[Reading text]
====

Tl;dr
- AI Agents are LLM applications that interact with an environment multiple times without human intervention to achieve a specific task.
- Like autonomous driving, the promise of AI agents is a concept everyone can understand. As a result, many startups have emerged with agentic capabilities.
- While exciting, technical barriers exist, such as a lack of training data and compounding error rates, which prevent the widespread production and use of multi-turn LLM agents in the short term. Currently, success rates of the most effective web agents are at most 57%.
- Research and engineering efforts are underway and showing early promise to improve success rates and close the gap in performance.
- We are excited about the space and see opportunities in areas where there is an abundance of training data, efficiency in LLM interaction, and/or well-defined workflows to automate.

====

[Records supplied]

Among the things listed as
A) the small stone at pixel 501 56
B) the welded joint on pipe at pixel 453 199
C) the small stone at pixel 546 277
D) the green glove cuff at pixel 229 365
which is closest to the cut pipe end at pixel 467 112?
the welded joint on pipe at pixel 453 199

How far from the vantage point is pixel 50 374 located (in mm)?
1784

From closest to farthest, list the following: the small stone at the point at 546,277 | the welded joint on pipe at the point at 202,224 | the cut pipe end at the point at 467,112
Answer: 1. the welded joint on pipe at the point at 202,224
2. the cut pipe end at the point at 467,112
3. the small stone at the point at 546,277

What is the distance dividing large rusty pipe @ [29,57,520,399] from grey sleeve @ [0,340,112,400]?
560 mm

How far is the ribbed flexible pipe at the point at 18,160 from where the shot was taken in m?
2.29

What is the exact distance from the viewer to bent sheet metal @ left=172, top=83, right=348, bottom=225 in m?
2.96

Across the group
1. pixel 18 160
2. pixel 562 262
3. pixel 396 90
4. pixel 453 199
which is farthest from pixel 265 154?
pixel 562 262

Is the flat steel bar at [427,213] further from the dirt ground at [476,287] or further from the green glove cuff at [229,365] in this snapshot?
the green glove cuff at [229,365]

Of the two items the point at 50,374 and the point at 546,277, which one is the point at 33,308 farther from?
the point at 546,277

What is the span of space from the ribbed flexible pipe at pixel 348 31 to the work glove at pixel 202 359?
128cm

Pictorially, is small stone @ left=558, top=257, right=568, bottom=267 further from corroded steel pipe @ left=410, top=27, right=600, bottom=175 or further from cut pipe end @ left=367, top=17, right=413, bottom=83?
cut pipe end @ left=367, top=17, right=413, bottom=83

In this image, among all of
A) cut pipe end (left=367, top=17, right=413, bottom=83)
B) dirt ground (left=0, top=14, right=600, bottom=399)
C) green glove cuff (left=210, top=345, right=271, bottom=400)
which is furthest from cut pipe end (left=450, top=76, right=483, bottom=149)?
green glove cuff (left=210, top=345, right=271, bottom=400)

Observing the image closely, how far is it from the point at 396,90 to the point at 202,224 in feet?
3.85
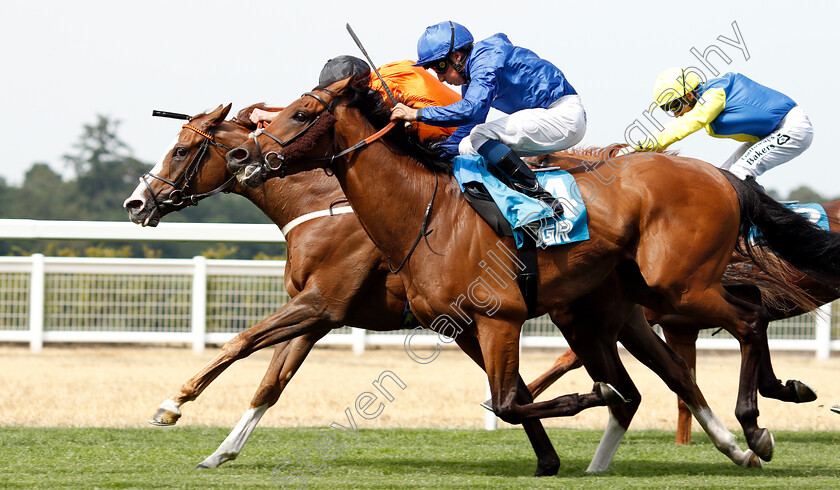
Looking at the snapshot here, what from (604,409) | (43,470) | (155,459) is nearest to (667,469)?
(155,459)

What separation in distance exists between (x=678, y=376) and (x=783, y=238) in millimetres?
847

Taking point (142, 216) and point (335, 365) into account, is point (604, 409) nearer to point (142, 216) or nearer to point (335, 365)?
point (335, 365)

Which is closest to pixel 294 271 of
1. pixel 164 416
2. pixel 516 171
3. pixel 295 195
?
pixel 295 195

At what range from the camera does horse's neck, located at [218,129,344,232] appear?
5191mm

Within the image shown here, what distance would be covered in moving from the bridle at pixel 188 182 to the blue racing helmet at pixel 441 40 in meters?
1.10

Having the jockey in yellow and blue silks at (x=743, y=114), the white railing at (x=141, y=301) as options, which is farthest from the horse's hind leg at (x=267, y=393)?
the white railing at (x=141, y=301)

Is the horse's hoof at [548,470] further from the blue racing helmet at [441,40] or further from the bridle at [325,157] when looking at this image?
the blue racing helmet at [441,40]

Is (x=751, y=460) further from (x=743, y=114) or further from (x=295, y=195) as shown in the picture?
(x=295, y=195)

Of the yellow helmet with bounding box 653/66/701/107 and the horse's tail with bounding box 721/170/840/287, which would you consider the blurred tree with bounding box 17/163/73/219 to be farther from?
the horse's tail with bounding box 721/170/840/287

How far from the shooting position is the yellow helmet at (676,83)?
5480 millimetres

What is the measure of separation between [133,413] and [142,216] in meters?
2.89

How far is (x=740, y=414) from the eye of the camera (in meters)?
4.62

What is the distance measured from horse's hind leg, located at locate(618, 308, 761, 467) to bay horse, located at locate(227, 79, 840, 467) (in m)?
0.20

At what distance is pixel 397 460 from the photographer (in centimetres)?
524
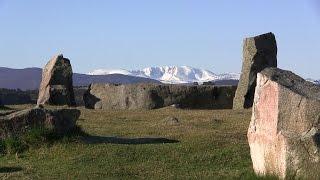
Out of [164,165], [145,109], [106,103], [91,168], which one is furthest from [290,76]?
[106,103]

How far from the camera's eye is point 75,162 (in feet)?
50.4

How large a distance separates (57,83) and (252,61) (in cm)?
1101

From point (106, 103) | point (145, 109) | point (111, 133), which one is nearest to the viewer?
point (111, 133)

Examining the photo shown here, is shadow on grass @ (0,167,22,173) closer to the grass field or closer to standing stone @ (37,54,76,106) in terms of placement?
the grass field

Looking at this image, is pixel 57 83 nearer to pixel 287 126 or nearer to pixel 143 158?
pixel 143 158

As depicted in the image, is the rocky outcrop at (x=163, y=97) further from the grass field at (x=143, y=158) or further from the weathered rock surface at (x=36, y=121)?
the weathered rock surface at (x=36, y=121)

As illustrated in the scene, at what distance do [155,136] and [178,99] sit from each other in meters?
15.5

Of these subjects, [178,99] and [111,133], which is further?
[178,99]

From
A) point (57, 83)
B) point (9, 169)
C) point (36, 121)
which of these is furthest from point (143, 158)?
point (57, 83)

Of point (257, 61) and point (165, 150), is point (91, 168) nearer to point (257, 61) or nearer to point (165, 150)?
point (165, 150)

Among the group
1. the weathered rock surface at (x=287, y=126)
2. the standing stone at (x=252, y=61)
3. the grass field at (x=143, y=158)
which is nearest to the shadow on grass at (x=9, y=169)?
the grass field at (x=143, y=158)

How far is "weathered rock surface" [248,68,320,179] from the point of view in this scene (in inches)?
459

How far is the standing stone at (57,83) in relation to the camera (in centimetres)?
3759

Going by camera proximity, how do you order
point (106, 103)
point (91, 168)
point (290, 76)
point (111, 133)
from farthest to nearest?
point (106, 103), point (111, 133), point (91, 168), point (290, 76)
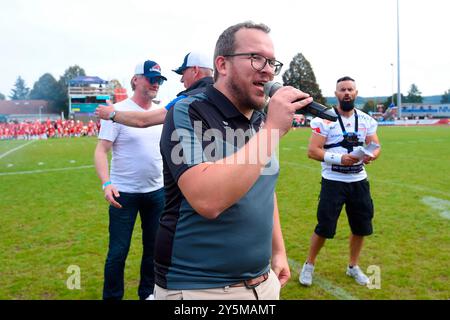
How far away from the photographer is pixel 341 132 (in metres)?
4.64

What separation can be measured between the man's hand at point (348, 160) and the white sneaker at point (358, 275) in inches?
50.9

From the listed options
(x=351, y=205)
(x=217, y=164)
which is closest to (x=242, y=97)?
(x=217, y=164)

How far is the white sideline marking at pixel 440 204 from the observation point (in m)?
7.37

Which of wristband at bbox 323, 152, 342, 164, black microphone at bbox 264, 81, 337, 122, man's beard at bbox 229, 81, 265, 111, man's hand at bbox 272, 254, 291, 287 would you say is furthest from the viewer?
wristband at bbox 323, 152, 342, 164

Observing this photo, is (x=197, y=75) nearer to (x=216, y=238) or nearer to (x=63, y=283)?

====

[Tasks for this exercise]
A: In the AI agents summary, shorten the point beginning "While exciting, technical barriers exist" while keeping its main facts.
B: Write what comes next in the AI agents summary, starting after its final point.

[Results by task]
A: Scarce training data and compounding error rates will keep multi-turn LLM agents out of wide production and use in the short term. The best web agents currently succeed at most 57% of the time.

B:
In March, we wrote about “agentic” AI. Since then, we’ve observed significant VC interest in startups with agentic capabilities. AI Agents are LLM applications that interact with an environment multiple times without human intervention to achieve a specific goal. Example use cases include scheduling meetings, processing customer service requests, making purchases online, or executing trades in financial markets. Agents are powerful tools for streamlining operations and enhancing efficiency in everyday life. The potential for this technology is immense and easy to understand. Still, AI agents face many technical challenges before fully delivering on their promises.
In this deep dive, we’ll explore what it takes to build AI Agents and the hurdles to bringing them into production, drawing on expert insights to assess their potential and limitations.
We Spoke to the Experts.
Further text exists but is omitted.